Me aparté de la barandilla y me acerqué a la puerta que separaba la terraza del salón para responderle.
-Ahora vengo. Vengo en un minuto- le dije
Pero regresé a la barandilla para reencontrarme con aquella mujer. No estaba. Había desaparecido. La noche volvió a ser oscura. Me fui a la cama y me acosté al lado de Ángel pero desde ese momento no dejé de recordar a la mujer de enfrente.
Continuará…
En los minutos previos, entre bambalinas, mientras unos vienen y van y nosotros aguardamos nuestro turno, siento que unas manos estrujan mi estómago, mis intestinos, que presionan mi garganta hasta dejarla sin una brizna de aire. Entonces yergo mi espalda, echo hacia atrás los hombros, cierro los ojos por un instante y respiro profundamente. Es la única manera que tengo de recuperar la estabilidad interna y de enfrentarme al público. Hace quince años que me subo al trapecio ante miles de personas que a diario nos visitan, sin embargo, nunca he perdido el nerviosismo de la primera vez.
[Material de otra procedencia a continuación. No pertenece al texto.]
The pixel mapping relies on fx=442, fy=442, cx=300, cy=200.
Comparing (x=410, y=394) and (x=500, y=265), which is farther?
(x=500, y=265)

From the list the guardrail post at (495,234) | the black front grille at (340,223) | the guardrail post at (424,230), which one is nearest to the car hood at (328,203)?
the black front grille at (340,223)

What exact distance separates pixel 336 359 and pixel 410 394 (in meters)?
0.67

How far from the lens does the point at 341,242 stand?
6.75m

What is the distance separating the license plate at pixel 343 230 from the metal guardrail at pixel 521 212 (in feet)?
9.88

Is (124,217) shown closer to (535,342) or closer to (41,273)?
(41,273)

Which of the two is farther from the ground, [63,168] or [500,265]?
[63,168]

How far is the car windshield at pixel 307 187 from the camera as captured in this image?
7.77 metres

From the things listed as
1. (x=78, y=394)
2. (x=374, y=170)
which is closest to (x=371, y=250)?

– Mesdames et monsieurs, ladys and gentelmen, señoras y señores, con todos ustedes, Gastón y Madame O.
Los aplausos retruenan en la pista central y nosotros aparecemos como de la nada. Los focos nos ciegan, nadie al otro lado de la luz, tan solo intuimos sombras, rostros desdibujados que suponemos sonríen. Entonces suena una música que tensa el ambiente, un sonido que alerta al público de que algo está a punto de ocurrir, de que algo los va a dejar paralizados en sus butacas. Y mientras ellos se retrepan en sus asientos y alzan sus cabezas, nosotros ascendemos hacia lo más alto de la carpa desprendiéndonos de todos los ornamentos que cubrían nuestro cuerpo. Allí arriba tan solo Gastón y yo, abajo el público. Me coloco en uno de los extremos de la carpa mientras él se desliza en el trapecio fijo. Sus pies arriba, quedan encajados en la barra del columpio, su cabeza cuelga, sus músculos en tensión iluminados por los focos brillan y me recuerdan el cuerpo del David de Miguel Ángel. Gastón me espera al otro lado con su cuerpo rígido y fuerte pendiendo de aquella estructura fija y entonces, tras saludar al público, me agarro a un trapecio que desciende de lo más alto y sobrevuelo en zigzag la pista central. Una, dos, tres volteretas y caigo en los brazos, sus fuertes, jóvenes y musculosos brazos que nunca me han defraudado, que nunca me han dejado caer. Gastón me coge de las manos y me obliga a doblarme sobre mí misma quedándome con la cabeza colgando y recibiendo todo un torrente de sangre en mi cerebro. El público enloquece ante la fuerza de Gastón, ante mi osadía y a mi desafío. Los tambores anuncian el más difícil todavía, poniendo la banda sonora a un sinfín de mortales que generan la exclamación de la sala y que concluyen cuando Gastón me agarra de los tobillos y me coloca boca abajo. Por unos instantes, veo el mundo desde otro punto de vista, en posición cenital, de repente el cielo es suelo, la tierra ya no está bajo mis pies…..
Unas semanas más tarde, cuando entré en contacto con aquella mujer, mi vida dio un triple salto mortal, todo se desbarató y se puso del revés, como cuando trazaba piruetas imposibles en el aire y entonces, como si en el otro extremo estuviera Gastón, me dejé caer en sus brazos.